Per Gesetzesänderung zu mehr KI in der Verwaltung
Um das rechtlich überhaupt zulässig zu machen, soll das "Bayerische Verwaltungsverfahrensgesetz" in Artikel 10 um folgenden Satz erweitert werden: "Die Durchführung von Verwaltungsverfahren mittels vollständig automatischer Einrichtungen und der Einsatz von Künstlicher Intelligenz sind vorbehaltlich anderer Vorgaben zulässig."

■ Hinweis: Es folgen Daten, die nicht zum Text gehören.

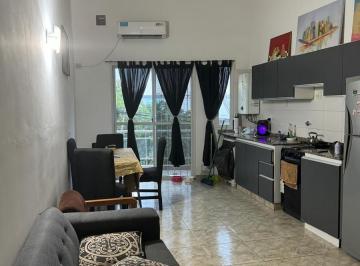 Departamento · 35m² · 1 Ambiente · Venta - Monoambiente Amplio Divisible - España y Hosp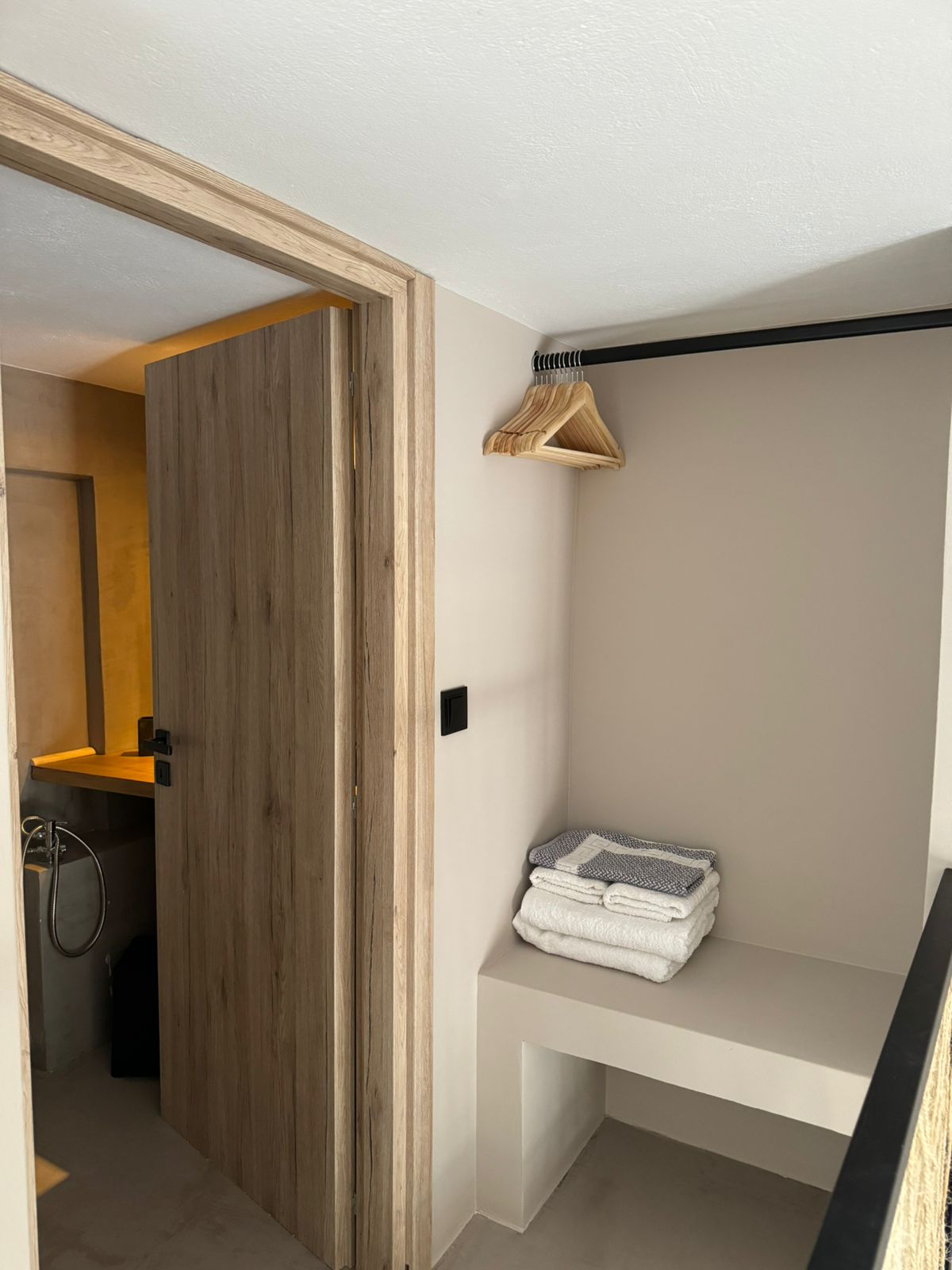 Mini Loft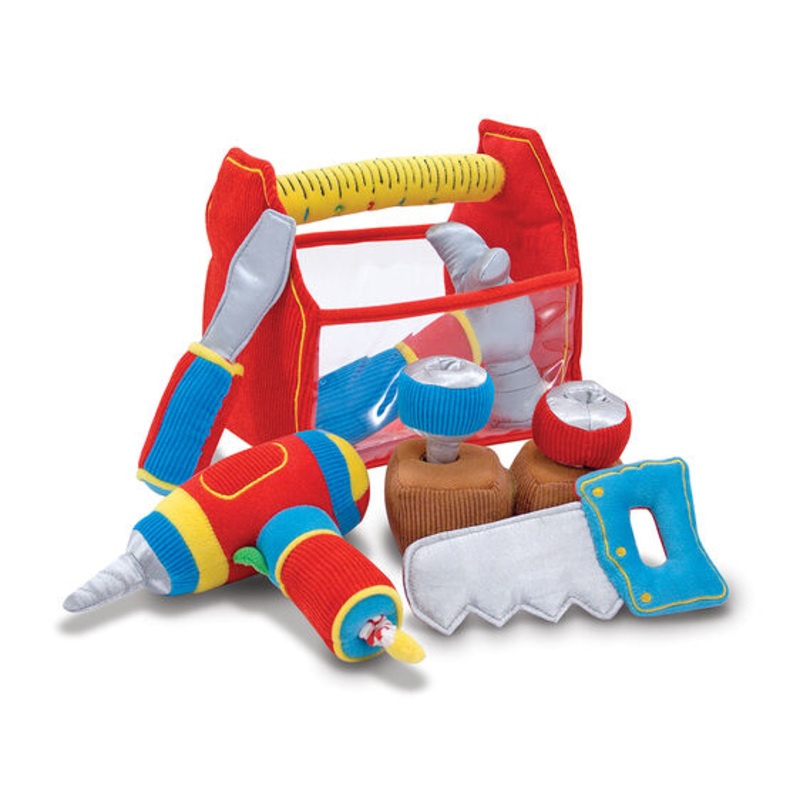 Toolbox Fill And Spill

KI soll auch nach Ermessen entscheiden dürfen
Bislang wird die KI in den bayerischen Behörden in erster Linie unterstützend eingesetzt. Das heißt, sie fasst Akten zusammen, bewertet Risiken, erstellt Prognosen, macht Vorschläge und gibt Bescheide aus, wenn es dabei keinen Spielraum gibt. Genau das soll sich mit der Gesetzesänderung ändern: Die KI soll künftig auch leichtere Ermessensentscheidungen fällen dürfen.

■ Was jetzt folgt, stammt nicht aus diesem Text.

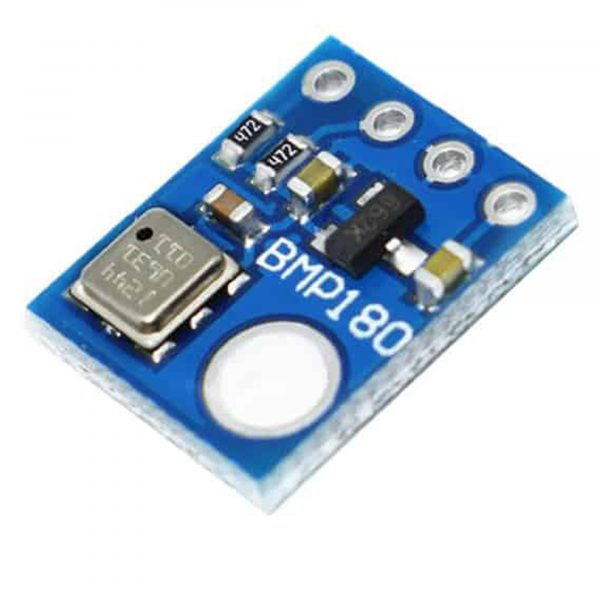 Cảm biến áp suất không khí bmp180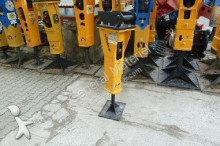 Indeco hammer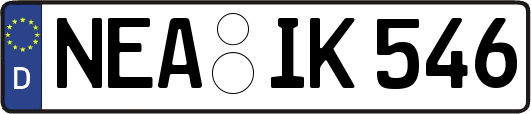 NEA-IK546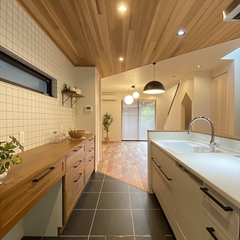 【幸田町】【OPEN HOUSE】セブンハウス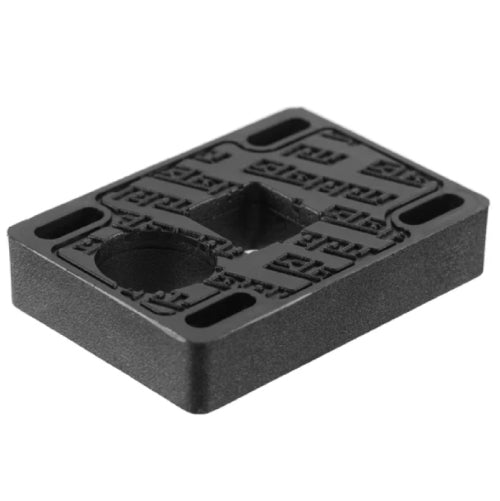 Slappy Big Blocks Risers .25" single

Staatskanzleiminister Florian Herrmann hatte nach der Kabinettssitzung vergangene Woche betont, es gebe "Entscheidungen, wo dann abgewogen werden muss". Das sei bisher Beamtinnen und Beamten, den Verwaltungsmitarbeitern, vorbehalten gewesen. Und das solle eben künftig auch durch KI-gesteuerte Tools möglich sein.

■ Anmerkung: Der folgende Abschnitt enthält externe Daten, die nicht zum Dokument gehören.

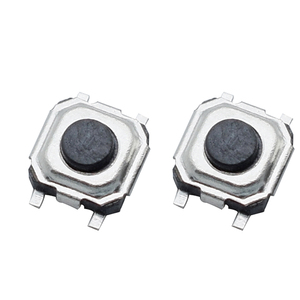 TS3315A dört bacaklı kare 3*3*1.5 inceliğini anahtarı 3*3*1.6/2.0 mikro yama anahtar düğmesi anahtarı minyatür membran anahtarı - Product Image 4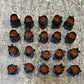 20 Quantity of WDP Pin Connectors E3AB-14603-CA (20 Quantity)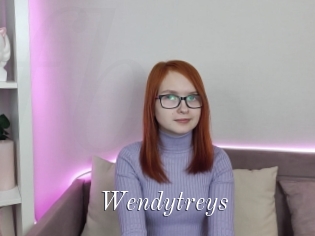 Wendytreys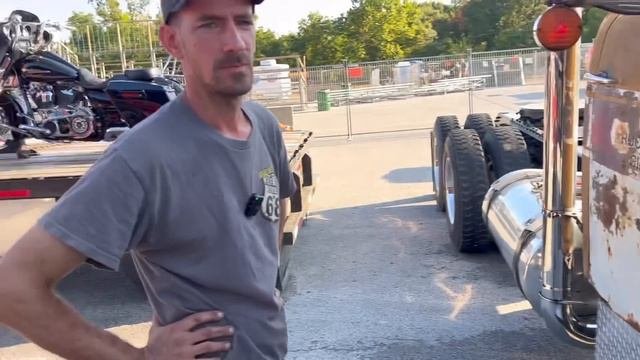 2 Stroke Diesel Over 2000HP Home Built Monster!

Staatskanzlei: Juristisches Neuland
Über Bau- und Veranstaltungsgenehmigungen könnte dann womöglich demnächst die KI entscheiden – ebenso über eine KfZ-Zulassung oder über die Genehmigung von Wohngeld. Staatskanzleiminister Herrmann, selbst Jurist, bezeichnet das als "juristisches Neuland, daher Rechtsgeschichte". Die Staatsregierung wolle diesen Weg aber beschreiten. Sie geht davon aus, dass auch bei künftigen standardisierten Massenverfahren eine technische Entscheidungsfindung möglich und auch sinnvoll ist.
Grüne mahnen: Mensch muss rechtliche Kontrolle behalten
Die Staatsregierung will diesen Versuch also wagen. Ganz grundsätzlich befürworten auch die Landtagsgrünen mehr KI in der Verwaltung. Fraktionschefin Katharina Schulze mahnt aber auch, die Grenzen der KI im Blick zu behalten: "KI kann die Verwaltung bei ihrer Arbeit natürlich unterstützen, wichtig dabei ist aber, dass hoheitliche Entscheidungen klare Zuständigkeiten haben und vor allem auch eine rechtliche Kontrolle."
Auch außerhalb der bayerischen Politik sieht man ein Für und Wider von KI im Verwaltungswesen. Thomas Kuhn von der Rechtsanwaltskammer München etwa sieht die KI auch eher als Unterstützer denn als Entscheider: "KI kann mit Sicherheit Akten auswerten, Schriftverkehr zusammenfassen, Inhaltsverzeichnisse für diese vielen dicken Leitzordner schaffen, die man in der Verwaltung hat." Was sie mit Sicherheit nicht dürfe, sei, anstelle der zuständigen natürlichen Person zu entscheiden, so Anwalt Kuhn.
Verfassungsrechtliche Bedenken
Mario Martini ist Professor für Recht und Digitalisierung an der Bundeswehr-Uni München. Aus seiner Sicht geben Verfassung und Rechtstaat vor, dass Verwaltungsentscheidungen wertegeleitet und abgewogen fallen müssen. Wenn der Staat Handlungsspielräume zulasse, dann müsse der Entscheider dies inhaltlich ausfüllen können: "Künstliche Intelligenz berechnet auf der Grundlage von Ausgangsdaten Wahrscheinlichkeiten. Um Ermessen auszufüllen, bräuchte es aber die Fähigkeit, rationale Wertentscheidungen zu treffen und Rechtspositionen sachgerecht zu gewichten." Und das könne die KI noch nicht, so Martini.
Das Modernisierungsgesetz soll Behörden künftig erlauben, Entscheidungen von Künstlicher Intelligenz treffen zu lassen.